What is expected >>
Omitting the pictures, output all of the records precisely as written.

** Material supplied follows **

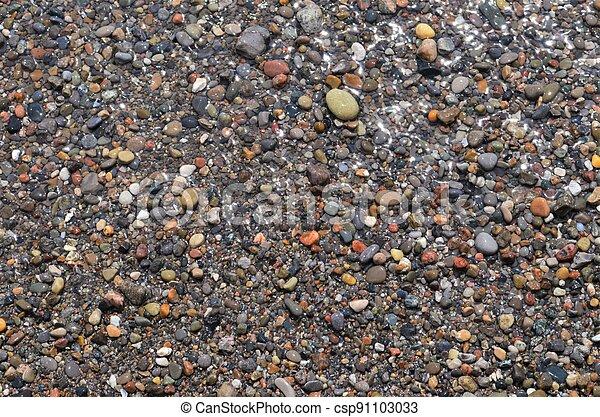 Wet pebbles - csp91103033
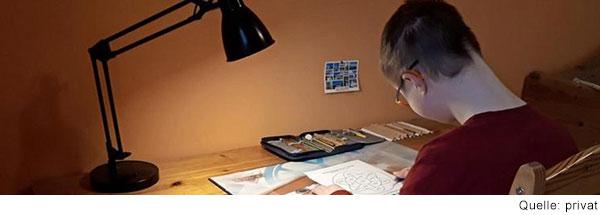 Junge sitzt am Schreibtisch und arbeitet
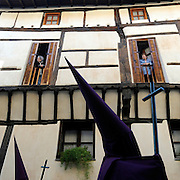 Two women look at penitentes as they parade during the Maundy Thursday procession on April 17, 2014 in the northern Spanish Basque village of Segura.   PHOTO/ RAFA RIVAS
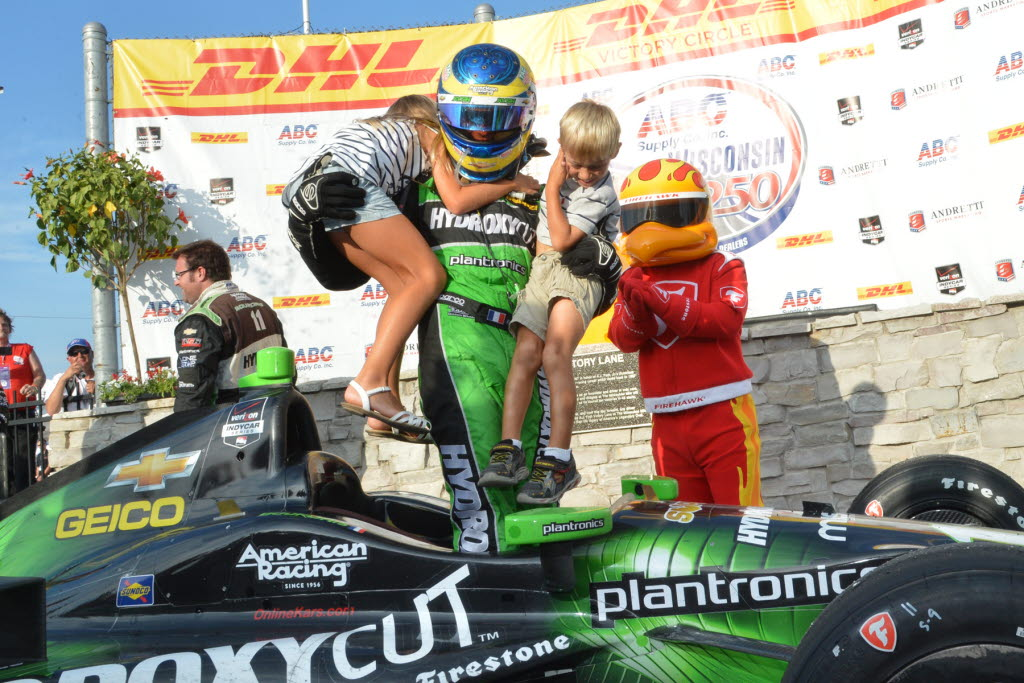 Sebastien Bourdais celebrates with his kids in victory lane at the Milwaukee Mile. [Russ Lake Photo]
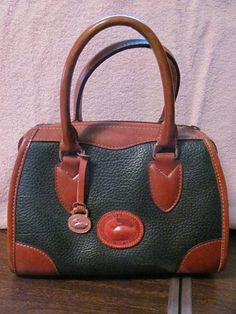 This stylish bag from Dooney-Bourke is the perfect blend of fashion and function  Hits all the style notes  This bag is a must have  DOONEY BOURKE  WOMENS ALL WEATHER LEATHER  SATCHEL HANDBAG  EXCELLENT CONDITION  FOR PREOWNED  SMALL MARK ON RIGHT SIDE  BACK OF PURSE  SEE PICS  GREEN/BROWN LEATHER  METAL FOB  8 IN HEIGHT  10 1/4 IN LENGTH  7.5 IN DEEP  5 IN STRAP DROP  AWESOME HANDBAG  WONDERFUL ADDITION  TO YOUR WARDROBE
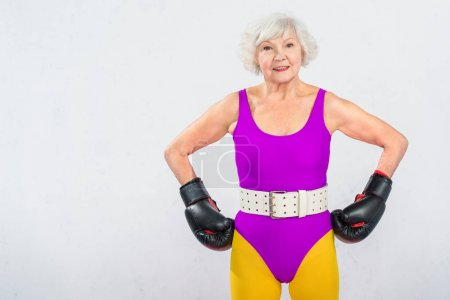 happy senior sportswoman in boxing gloves standing with hands on waist and smiling at camera isolated on grey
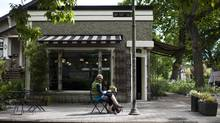 A customer sits outside the Mighty Oak neighbourhood grocery store in Vancouver, British Columbia, Thursday, May 23, 2013. (Rafal Gerszak for The Globe and Mail)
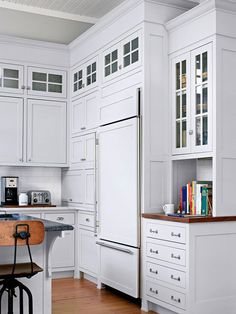 Aging Gracefully: Cabinetry Cabinet panels provide creative cover-ups, concealing the built-in refrigerator (shown here) and dishwasher. Cabinetry to the left of the fridge conceals a microwave and other small appliances. Furniture-style feet at the base of the cabinets recall kitchens of the pas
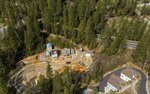 In this March 14, 2019, photo, a housing development off Chief Kelly Drive in Nevada City, Calif., is under construction. California cities continue to build homes in areas of high wildfire risk. City officials agree that the wooded draws, steep hillsides, narrow residential streets, ancient homes and thick urban tree canopy that define the character of the city also make it particularly at risk if a fire burns through. (Hector Amezcua/The Sacramento Bee via AP)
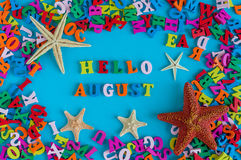 Hello August   Inscription At Blue Summer Background. Summer Month, Beach  And Sea Symbols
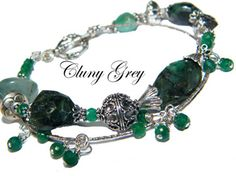 emeralds and sterling silver make up this emerald bracelet   http://www.clunygreyjewelry.com/emerald-bracelets.html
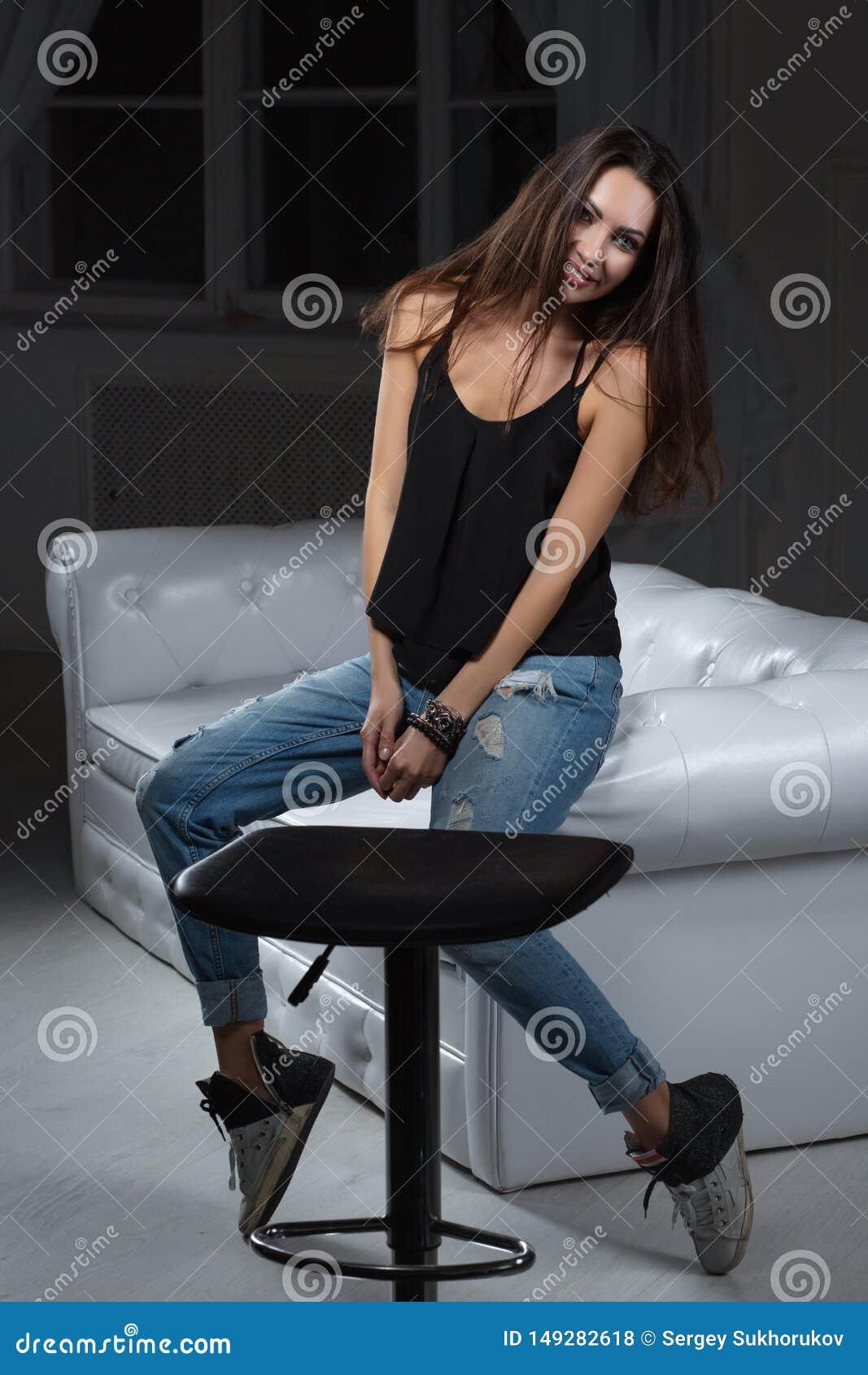 Seduta di posa castana di fascino su un sofà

** End of Material supplied **

Result of the exercise >>
 Wet pebbles - csp91103033
 Junge sitzt am Schreibtisch und arbeitet
 Two women look at penitentes as they parade during the Maundy Thursday procession on April 17, 2014 in the northern Spanish Basque village of Segura.   PHOTO/ RAFA RIVAS
 Sebastien Bourdais celebrates with his kids in victory lane at the Milwaukee Mile. [Russ Lake Photo]
 This stylish bag from Dooney-Bourke is the perfect blend of fashion and function  Hits all the style notes  This bag is a must have  DOONEY BOURKE  WOMENS ALL WEATHER LEATHER  SATCHEL HANDBAG  EXCELLENT CONDITION  FOR PREOWNED  SMALL MARK ON RIGHT SIDE  BACK OF PURSE  SEE PICS  GREEN/BROWN LEATHER  METAL FOB  8 IN HEIGHT  10 1/4 IN LENGTH  7.5 IN DEEP  5 IN STRAP DROP  AWESOME HANDBAG  WONDERFUL ADDITION  TO YOUR WARDROBE
 happy senior sportswoman in boxing gloves standing with hands on waist and smiling at camera isolated on grey
 A customer sits outside the Mighty Oak neighbourhood grocery store in Vancouver, British Columbia, Thursday, May 23, 2013. (Rafal Gerszak for The Globe and Mail)
 Aging Gracefully: Cabinetry Cabinet panels provide creative cover-ups, concealing the built-in refrigerator (shown here) and dishwasher. Cabinetry to the left of the fridge conceals a microwave and other small appliances. Furniture-style feet at the base of the cabinets recall kitchens of the pas
 In this March 14, 2019, photo, a housing development off Chief Kelly Drive in Nevada City, Calif., is under construction. California cities continue to build homes in areas of high wildfire risk. City officials agree that the wooded draws, steep hillsides, narrow residential streets, ancient homes and thick urban tree canopy that define the character of the city also make it particularly at risk if a fire burns through. (Hector Amezcua/The Sacramento Bee via AP)
 Hello August   Inscription At Blue Summer Background. Summer Month, Beach  And Sea Symbols
 emeralds and sterling silver make up this emerald bracelet   http://www.clunygreyjewelry.com/emerald-bracelets.html
 Seduta di posa castana di fascino su un sofà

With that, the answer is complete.